La voilà donc, droite comme un i, à hésiter entre tenter de calmer Flocon et continuer à sembler digne et fière, et choisissant le deuxième, dans un premier temps.

L'homme ouvrit enfin les yeux, brisant la dernière digue qui retenait la timidité de la jeune fille, qui s'empourpra. Puis il eut le geste le plus incongrus qu'elle s'attendait à voir. Il s'inclina. Sa main se crispa sur les rênes et son compagnon fit quelques pas en arrière et sur place, attendant l'ordre qui ne venait pas. Lentement, elle entreprit de se détendre –autant que faire se peut– pour rassurer Flocon.

– Madame, je vous prie de m'excuser. Il semble que nous soyons victimes d'un malentendu.

Un malentendu ? Qu'entendait l'homme par là ?
Mais aussitôt, l'étranger ouvrit son manteau, découvrant ses armes –une dague et une étrange chaîne– avant de la fixer dans les yeux. Quel est ce manège ? Luciole se crispe, se sachant désarmée, mais incapable de volter pour chercher refuge dans les jupes, enfin, derrière les armures de ses aînés. Trop de fierté.
Il faut avouer que l'homme n'est pas si effrayant que ça. Son visage est lisse de toute émotion, et en se concentrant un peu, elle y décèle même du respect et de la compréhension. Ce n'est pas vraiment le visage type de l'agresseur. Ou alors un agresseur qui ment très très bien.

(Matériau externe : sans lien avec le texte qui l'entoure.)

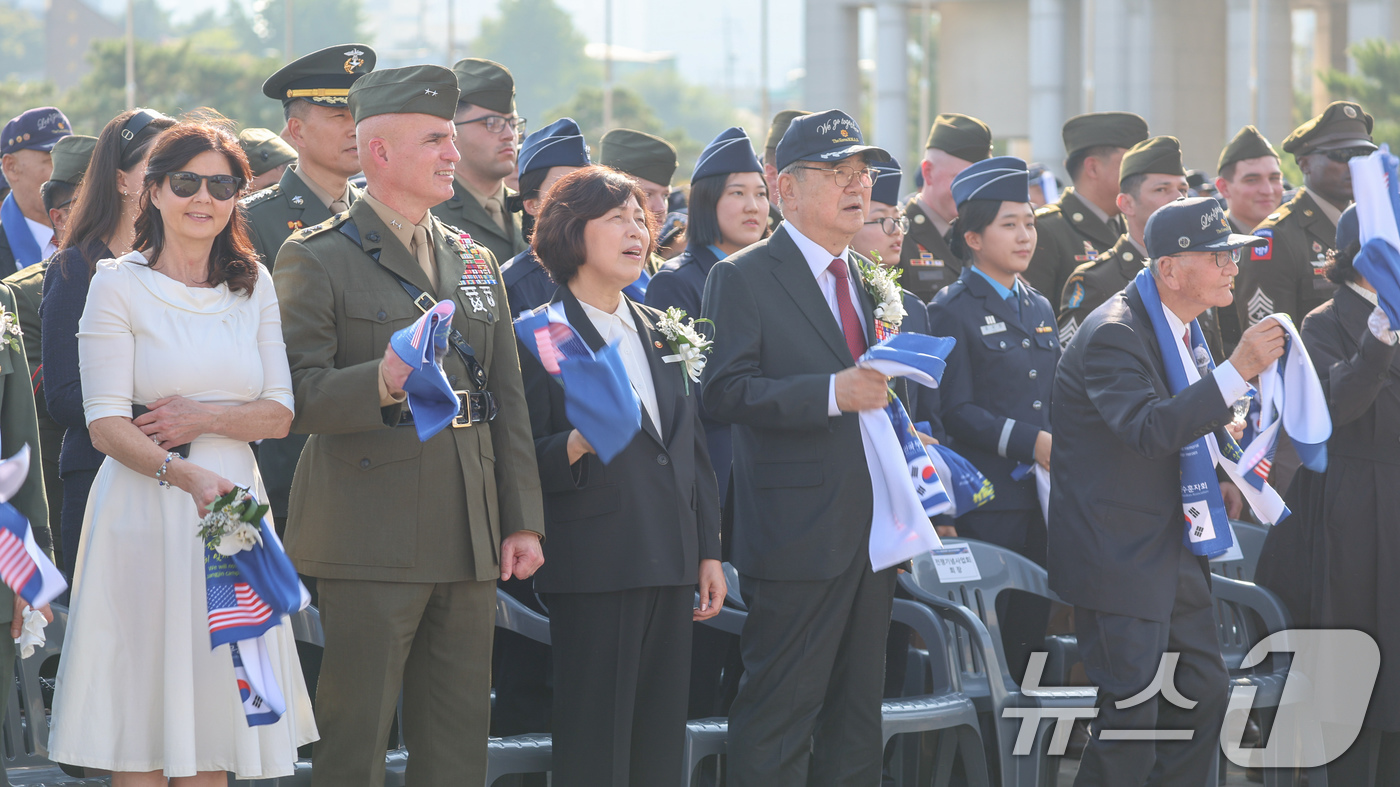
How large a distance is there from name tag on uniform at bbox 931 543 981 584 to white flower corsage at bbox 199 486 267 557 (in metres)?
2.37

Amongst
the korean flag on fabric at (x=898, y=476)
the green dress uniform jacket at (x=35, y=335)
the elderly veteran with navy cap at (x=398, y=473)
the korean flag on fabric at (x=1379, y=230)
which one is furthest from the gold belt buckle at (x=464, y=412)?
the korean flag on fabric at (x=1379, y=230)

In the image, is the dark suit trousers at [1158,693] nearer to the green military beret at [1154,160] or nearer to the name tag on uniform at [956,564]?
the name tag on uniform at [956,564]

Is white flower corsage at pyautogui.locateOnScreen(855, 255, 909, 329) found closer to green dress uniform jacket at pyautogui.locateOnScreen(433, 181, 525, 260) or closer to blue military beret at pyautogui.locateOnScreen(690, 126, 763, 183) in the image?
blue military beret at pyautogui.locateOnScreen(690, 126, 763, 183)

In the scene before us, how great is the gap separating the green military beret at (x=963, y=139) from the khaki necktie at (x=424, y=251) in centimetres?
383

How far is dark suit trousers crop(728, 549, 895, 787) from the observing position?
3879 mm

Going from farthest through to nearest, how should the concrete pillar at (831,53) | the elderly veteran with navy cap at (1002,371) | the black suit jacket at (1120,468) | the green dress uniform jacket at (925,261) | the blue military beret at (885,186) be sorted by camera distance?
the concrete pillar at (831,53), the green dress uniform jacket at (925,261), the blue military beret at (885,186), the elderly veteran with navy cap at (1002,371), the black suit jacket at (1120,468)

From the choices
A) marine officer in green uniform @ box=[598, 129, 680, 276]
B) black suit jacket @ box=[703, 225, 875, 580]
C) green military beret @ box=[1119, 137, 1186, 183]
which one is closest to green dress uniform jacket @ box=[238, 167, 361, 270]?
black suit jacket @ box=[703, 225, 875, 580]

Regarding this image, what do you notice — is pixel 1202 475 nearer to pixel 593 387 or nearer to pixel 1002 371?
pixel 1002 371

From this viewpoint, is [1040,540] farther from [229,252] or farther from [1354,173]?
[229,252]

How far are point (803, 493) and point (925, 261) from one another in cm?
279

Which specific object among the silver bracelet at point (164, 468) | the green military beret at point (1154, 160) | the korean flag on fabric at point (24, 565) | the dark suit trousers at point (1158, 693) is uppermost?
the green military beret at point (1154, 160)

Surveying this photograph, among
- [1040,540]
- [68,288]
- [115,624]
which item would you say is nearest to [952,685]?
[1040,540]

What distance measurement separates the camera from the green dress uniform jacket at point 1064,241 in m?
6.54

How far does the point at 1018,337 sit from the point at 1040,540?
0.75 meters
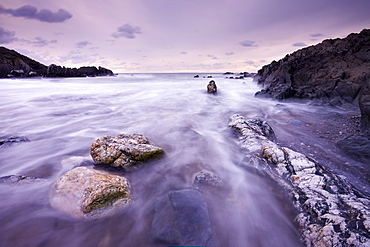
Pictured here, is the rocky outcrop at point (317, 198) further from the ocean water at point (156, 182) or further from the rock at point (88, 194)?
the rock at point (88, 194)

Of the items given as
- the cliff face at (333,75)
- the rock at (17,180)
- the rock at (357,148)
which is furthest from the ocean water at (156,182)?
the cliff face at (333,75)

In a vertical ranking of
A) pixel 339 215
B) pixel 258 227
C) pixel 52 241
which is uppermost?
pixel 339 215

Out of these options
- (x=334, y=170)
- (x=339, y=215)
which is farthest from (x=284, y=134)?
(x=339, y=215)

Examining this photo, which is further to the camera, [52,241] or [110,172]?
[110,172]

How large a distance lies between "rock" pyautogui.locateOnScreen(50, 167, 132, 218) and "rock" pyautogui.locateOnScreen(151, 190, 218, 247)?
0.67 m

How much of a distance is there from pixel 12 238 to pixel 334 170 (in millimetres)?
5503

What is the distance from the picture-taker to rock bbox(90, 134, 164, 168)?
3.41 meters

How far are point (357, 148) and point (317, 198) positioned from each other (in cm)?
269

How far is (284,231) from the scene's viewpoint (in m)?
2.28

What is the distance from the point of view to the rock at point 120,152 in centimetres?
341

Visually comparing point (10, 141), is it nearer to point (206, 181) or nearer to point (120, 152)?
point (120, 152)

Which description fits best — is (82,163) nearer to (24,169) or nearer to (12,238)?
(24,169)

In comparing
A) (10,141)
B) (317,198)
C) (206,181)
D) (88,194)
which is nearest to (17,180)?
(88,194)

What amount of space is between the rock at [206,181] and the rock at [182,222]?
53cm
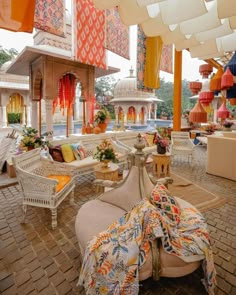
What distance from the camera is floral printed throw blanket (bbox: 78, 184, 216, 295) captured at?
1.48 meters

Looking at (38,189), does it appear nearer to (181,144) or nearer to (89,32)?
(89,32)

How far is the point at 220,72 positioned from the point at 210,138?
66.2 inches

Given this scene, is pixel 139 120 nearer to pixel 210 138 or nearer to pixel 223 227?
pixel 210 138

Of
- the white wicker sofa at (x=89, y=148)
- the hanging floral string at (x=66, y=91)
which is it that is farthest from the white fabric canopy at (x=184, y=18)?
the hanging floral string at (x=66, y=91)

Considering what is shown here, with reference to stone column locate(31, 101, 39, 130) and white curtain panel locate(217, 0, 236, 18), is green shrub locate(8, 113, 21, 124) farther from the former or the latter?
white curtain panel locate(217, 0, 236, 18)

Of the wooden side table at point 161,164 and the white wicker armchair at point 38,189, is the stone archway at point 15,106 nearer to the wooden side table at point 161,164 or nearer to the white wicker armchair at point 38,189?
the wooden side table at point 161,164

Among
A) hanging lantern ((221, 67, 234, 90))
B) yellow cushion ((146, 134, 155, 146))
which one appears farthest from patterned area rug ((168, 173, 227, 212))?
hanging lantern ((221, 67, 234, 90))

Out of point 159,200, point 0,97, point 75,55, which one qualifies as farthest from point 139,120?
point 159,200

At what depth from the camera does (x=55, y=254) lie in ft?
7.68

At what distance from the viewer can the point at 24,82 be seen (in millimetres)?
11047

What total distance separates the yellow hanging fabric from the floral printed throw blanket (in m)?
3.31

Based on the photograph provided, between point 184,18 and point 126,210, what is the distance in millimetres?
2330

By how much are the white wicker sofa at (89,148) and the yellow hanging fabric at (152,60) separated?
5.89 ft

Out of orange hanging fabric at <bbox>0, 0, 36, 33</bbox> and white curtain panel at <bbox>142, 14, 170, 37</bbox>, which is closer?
orange hanging fabric at <bbox>0, 0, 36, 33</bbox>
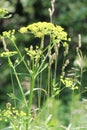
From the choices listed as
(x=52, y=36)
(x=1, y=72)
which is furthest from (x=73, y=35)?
(x=52, y=36)

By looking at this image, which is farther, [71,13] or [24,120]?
[71,13]

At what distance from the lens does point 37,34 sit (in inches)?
82.3

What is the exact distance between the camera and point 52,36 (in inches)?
83.9

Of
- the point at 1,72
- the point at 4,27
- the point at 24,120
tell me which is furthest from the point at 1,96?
the point at 24,120

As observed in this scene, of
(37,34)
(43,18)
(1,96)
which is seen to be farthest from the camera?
(43,18)

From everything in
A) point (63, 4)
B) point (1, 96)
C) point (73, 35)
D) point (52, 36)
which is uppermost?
point (52, 36)

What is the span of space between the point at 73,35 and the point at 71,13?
0.31 m

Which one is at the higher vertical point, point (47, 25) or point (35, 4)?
point (47, 25)

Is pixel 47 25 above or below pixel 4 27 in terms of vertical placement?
above

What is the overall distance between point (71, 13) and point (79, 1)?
153 millimetres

Une première phrase s'échappe de la voix douce et rassurante de l'étranger. Elle a raté des éléments ? Quelqu'un d'autre se serait peut être offensé d'une telle remarque. Mais la maigre confiance en elle de la jeune animi est toute entière consacrée à son allure. De toutes façons, elle estime et a toujours estimé que les autres –tous, sans exception, même et surtout, les membres de son village– étaient tous meilleurs qu'elle. Et par conséquent, qu'elle avait –très– souvent tord.

Elle n'était donc pas loin de croire l'homme, quand sa conscience se réveilla.
*N'était-ce pas une ruse ?* lui murmurait une voix. *Pour que tu baisses ta garde et pour te planter sa dague dans le dos avant que tu t'échappes. Avec Flocon, tu es beaucoup plus rapide que lui. Une fois le pied à terre, tu ne représenteras plus un danger.*
*Que perds-tu à écouter cet homme ?* lui chuchotait une autre.

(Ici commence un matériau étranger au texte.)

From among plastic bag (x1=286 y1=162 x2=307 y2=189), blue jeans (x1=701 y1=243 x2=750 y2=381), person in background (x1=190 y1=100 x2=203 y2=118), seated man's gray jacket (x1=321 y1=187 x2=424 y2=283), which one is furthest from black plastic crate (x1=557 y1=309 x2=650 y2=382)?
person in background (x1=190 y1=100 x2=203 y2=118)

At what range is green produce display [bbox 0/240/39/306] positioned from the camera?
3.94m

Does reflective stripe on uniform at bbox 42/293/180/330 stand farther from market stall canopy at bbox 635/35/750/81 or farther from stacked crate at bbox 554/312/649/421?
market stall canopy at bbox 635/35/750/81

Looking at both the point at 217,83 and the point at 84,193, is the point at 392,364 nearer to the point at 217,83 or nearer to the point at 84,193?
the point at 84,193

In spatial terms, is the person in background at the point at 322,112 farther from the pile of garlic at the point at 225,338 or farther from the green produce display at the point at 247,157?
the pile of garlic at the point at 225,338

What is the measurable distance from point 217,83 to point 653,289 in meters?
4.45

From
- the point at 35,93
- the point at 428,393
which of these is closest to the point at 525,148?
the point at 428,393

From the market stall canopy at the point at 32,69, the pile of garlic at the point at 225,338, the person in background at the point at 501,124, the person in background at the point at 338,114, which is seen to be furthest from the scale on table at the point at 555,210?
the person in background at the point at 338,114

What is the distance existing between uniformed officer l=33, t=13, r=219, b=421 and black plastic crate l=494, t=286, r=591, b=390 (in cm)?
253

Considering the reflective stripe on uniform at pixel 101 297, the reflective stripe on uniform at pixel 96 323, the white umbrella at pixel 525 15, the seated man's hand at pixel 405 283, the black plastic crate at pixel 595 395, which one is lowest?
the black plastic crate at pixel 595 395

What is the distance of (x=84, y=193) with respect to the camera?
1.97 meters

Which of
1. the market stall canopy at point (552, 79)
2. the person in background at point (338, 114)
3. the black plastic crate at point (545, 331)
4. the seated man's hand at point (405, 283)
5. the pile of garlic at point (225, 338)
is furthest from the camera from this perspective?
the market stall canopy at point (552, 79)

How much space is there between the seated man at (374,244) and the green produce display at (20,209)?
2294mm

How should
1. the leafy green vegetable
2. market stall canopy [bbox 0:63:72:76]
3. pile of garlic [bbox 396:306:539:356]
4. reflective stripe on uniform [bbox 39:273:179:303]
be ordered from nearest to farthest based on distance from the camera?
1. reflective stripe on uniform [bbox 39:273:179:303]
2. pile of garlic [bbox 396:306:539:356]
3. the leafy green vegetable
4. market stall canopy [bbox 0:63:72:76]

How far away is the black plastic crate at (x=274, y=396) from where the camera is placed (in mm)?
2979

– Je ne souhaite pas résister et je peux, si vous le souhaitez, vous éclairer sur les éléments qui vous manquent.

Une histoire a toujours deux versions.
Ayant perdu celle des hommes qui se sont enfuis, elle ne pouvait pas avoir la deuxième.
Mais elle devait avouer que ce n'était certainement pas une raison pour interdire l'inconnu de parler.

Si on interrogeait ses tortionnaires, nul doute qu'ils ne se verraient pas comme tels. Après tout, ils n'avaient jamais porté la main sur elle, ils n'avaient fait que "lui faire quelques blagues", il faut surtout dire qu'ils "plaisantaient", et qu'il n'y avait "rien de bien méchant".
C'était facile, pour eux, de dire ça. Surtout s'ils étaient plusieurs –des témoins, donc, pour corroborer leur version, et aucun du côté de leur victime. Et très dur pour cette dernière de se faire entendre, comprendre... sans parler d'obtenir une réaction. Et une réaction de qui, hein ? De sa famille ? De sa Tribu ?
Non, personne, il n'y avait jamais personne.

À présent, il revenait à elle de faire en sorte de réduire ces injustices où elle le pouvait.
Aussi, c'est avec circonspection qu'elle l'enjoignit à parler –sans encore et toujours parvenir à se départir de sa timidité.

– Je... je vous écoute. Commencez par votre nom, s'il vous plaît,  fit-elle en rougissant.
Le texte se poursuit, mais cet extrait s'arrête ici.